Three months ago, I predicted that Barack Obama would be defeated in his bid for re-election. In making that call, I wasn’t exactly going out on a limb. No president since World War II has secured a second term with an economy as bad as the one the country is dealing with now.
Most assuredly, Obama’s predecessor bears much of the blame for the current mess, but Obama has had his share of missteps in trying to right the ship. His initial stimulus package was too small and too diffuse. His battle to get a health care reform bill enacted into law was too protracted and has been poorly explained. He hasn’t prevailed in his fights with the Republican-dominated Congress that resulted from his inept control of the “message-war” during the first two years of his presidency.
And, most importantly, he didn’t prepare the country for the extended economic misery it is suffering through, very possibly because neither he nor his economic team thought it would be this bad.
Put it all together and you have a failed presidency by any reasonable measure of that term.
I don’t discount the positives on the Obama scorecard. He did save the economy from complete ruin; he did “get” Osama bin Laden and otherwise keep the country free from terrorist attack; and he did get the financial and health care reforms enacted into law, albeit the odds are now no better than 50-50 that the latter will survive Supreme Court review next spring.
And I’m not denying the outrageous obstructionism of the “loyal opposition,” which is probably unmatched in U.S. history in terms of its unwillingness to compromise on any of its “principles” and in terms of its single-minded goal of denying this president a second term.
But when push comes to shove, “It’s the economy, stupid.” And just as Obama was elected because of a disastrous economy, so could he be defeated for re-election because of a struggling one. Simple stated, no sitting president should expect to get re-elected with nine percent unemployment, especially when he came into office proclaiming that it wouldn’t get higher than eight.
Unless, of course, the opposing party has the dearth of qualified candidates the Republicans have. And it is that fact that is making Obama’s prospects look considerably better than they otherwise would.
To be blunt, the Republican field is the political version of Walt Disney’s “Snow White and the Seven Dwarfs.” Only one of the eight candidates would be clearly electable in a general election; the other seven are truly political dwarfs for one reason or another.

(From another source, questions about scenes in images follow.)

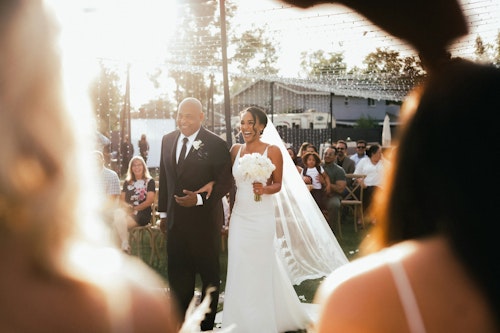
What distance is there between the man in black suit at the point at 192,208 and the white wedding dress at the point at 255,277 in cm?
17

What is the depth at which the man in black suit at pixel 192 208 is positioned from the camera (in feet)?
17.7

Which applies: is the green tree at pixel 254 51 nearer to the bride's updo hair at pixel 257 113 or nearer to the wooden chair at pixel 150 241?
the wooden chair at pixel 150 241

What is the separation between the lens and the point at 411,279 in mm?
1068

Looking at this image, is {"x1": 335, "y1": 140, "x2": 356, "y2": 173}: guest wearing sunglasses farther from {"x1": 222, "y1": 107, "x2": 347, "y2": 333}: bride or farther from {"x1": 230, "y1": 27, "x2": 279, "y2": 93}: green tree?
{"x1": 222, "y1": 107, "x2": 347, "y2": 333}: bride

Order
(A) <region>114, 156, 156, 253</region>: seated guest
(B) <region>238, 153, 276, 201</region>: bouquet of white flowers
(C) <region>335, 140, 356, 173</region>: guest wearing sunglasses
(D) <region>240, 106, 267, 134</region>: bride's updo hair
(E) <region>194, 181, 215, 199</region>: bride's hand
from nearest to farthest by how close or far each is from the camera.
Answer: (E) <region>194, 181, 215, 199</region>: bride's hand
(B) <region>238, 153, 276, 201</region>: bouquet of white flowers
(D) <region>240, 106, 267, 134</region>: bride's updo hair
(A) <region>114, 156, 156, 253</region>: seated guest
(C) <region>335, 140, 356, 173</region>: guest wearing sunglasses

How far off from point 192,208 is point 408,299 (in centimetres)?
442

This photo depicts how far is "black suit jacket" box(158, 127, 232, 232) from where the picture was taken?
5.41m

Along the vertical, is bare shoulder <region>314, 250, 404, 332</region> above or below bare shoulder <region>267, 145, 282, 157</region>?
below

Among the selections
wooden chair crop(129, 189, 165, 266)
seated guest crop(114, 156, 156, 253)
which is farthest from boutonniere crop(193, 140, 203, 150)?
wooden chair crop(129, 189, 165, 266)

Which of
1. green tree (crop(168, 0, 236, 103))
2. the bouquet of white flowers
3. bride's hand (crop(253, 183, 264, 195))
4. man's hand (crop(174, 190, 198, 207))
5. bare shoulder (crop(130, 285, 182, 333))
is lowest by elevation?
man's hand (crop(174, 190, 198, 207))

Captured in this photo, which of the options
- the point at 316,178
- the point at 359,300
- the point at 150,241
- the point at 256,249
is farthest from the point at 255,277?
the point at 316,178

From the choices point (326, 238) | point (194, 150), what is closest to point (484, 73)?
point (194, 150)

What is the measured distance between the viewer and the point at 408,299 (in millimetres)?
1057

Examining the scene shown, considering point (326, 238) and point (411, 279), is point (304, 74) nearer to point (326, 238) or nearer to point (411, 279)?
point (326, 238)
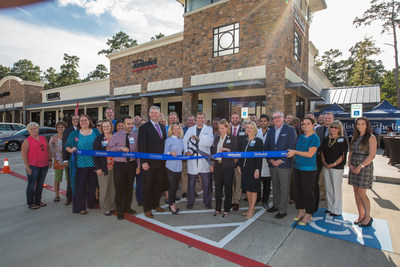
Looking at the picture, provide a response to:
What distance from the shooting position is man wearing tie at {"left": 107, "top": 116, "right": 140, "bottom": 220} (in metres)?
4.10

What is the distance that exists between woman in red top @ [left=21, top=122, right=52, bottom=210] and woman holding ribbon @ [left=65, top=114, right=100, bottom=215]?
0.70 meters

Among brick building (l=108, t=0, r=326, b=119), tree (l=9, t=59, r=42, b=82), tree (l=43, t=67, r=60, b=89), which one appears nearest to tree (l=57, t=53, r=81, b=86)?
tree (l=43, t=67, r=60, b=89)

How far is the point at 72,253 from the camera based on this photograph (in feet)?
9.71

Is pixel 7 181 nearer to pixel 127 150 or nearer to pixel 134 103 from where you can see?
pixel 127 150

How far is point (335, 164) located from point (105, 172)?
4.41m

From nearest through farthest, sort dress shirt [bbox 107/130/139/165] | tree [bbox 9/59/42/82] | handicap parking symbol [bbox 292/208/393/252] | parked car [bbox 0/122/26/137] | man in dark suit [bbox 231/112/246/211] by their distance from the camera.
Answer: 1. handicap parking symbol [bbox 292/208/393/252]
2. dress shirt [bbox 107/130/139/165]
3. man in dark suit [bbox 231/112/246/211]
4. parked car [bbox 0/122/26/137]
5. tree [bbox 9/59/42/82]

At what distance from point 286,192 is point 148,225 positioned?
258 cm

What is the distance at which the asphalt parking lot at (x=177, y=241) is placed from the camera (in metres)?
2.82

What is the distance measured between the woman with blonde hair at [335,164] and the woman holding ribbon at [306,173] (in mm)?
622

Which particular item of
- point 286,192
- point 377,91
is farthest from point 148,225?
point 377,91

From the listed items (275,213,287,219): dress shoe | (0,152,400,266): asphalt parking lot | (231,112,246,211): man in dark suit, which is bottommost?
(0,152,400,266): asphalt parking lot

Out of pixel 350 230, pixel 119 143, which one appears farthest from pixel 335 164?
pixel 119 143

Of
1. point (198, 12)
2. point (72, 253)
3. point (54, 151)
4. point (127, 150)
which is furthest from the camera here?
point (198, 12)

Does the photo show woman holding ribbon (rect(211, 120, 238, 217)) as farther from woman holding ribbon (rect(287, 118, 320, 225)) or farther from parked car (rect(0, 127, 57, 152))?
parked car (rect(0, 127, 57, 152))
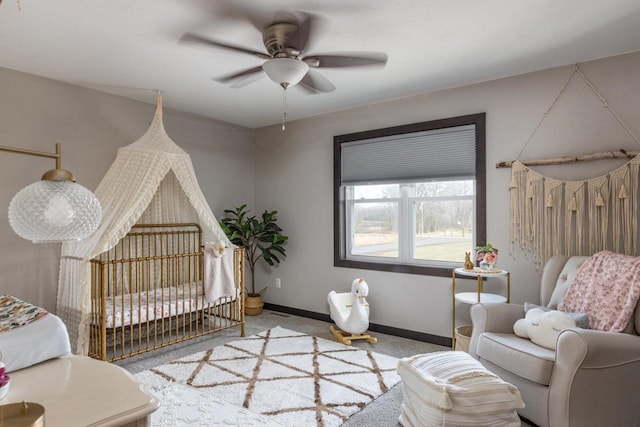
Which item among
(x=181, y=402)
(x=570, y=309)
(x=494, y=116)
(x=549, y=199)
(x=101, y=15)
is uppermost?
(x=101, y=15)

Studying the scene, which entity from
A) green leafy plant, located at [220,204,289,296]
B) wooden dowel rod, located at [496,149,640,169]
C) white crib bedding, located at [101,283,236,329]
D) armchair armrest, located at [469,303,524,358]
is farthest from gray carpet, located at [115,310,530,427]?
wooden dowel rod, located at [496,149,640,169]

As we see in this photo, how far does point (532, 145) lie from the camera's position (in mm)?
3236

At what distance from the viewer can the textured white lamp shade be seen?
5.09 feet

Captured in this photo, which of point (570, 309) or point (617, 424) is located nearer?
point (617, 424)

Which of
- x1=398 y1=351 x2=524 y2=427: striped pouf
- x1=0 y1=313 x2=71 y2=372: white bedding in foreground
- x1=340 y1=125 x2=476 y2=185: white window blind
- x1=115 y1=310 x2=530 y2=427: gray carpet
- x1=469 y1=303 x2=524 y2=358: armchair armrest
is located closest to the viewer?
x1=0 y1=313 x2=71 y2=372: white bedding in foreground

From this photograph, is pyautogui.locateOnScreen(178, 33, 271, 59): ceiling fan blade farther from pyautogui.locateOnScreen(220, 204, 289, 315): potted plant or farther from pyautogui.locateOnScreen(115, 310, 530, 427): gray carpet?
pyautogui.locateOnScreen(220, 204, 289, 315): potted plant

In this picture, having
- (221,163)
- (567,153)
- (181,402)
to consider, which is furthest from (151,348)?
(567,153)

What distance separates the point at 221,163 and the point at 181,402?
9.83ft

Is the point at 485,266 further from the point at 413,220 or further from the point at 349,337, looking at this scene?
the point at 349,337

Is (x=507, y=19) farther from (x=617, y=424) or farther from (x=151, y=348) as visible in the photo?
(x=151, y=348)

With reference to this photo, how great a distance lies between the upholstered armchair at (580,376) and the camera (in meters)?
2.02

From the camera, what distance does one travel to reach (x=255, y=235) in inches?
187

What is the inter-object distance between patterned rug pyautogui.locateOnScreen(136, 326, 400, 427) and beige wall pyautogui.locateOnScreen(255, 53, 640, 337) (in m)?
0.80

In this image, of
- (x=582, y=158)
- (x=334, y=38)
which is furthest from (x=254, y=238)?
(x=582, y=158)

Let’s consider them one by one.
Mitt Romney has to be Doc. He’s the leader of the pack, even if no one wants to admit it. Romney would be presidential material if he could just show the slightest bit of integrity. He’d never be a guy the base of his party could accept, because he’d then actually reveal himself to be a bona fide old-fashioned Eisenhower Republican, but he’d be qualified to be the nation’s leader if he had a track record that showed any degree of philosophical consistency and political courage. But Romney has shown time and again that he will say whatever suits his immediate goals, and that is why he has been unable to get his poll numbers above 25% with the Republican rank and file.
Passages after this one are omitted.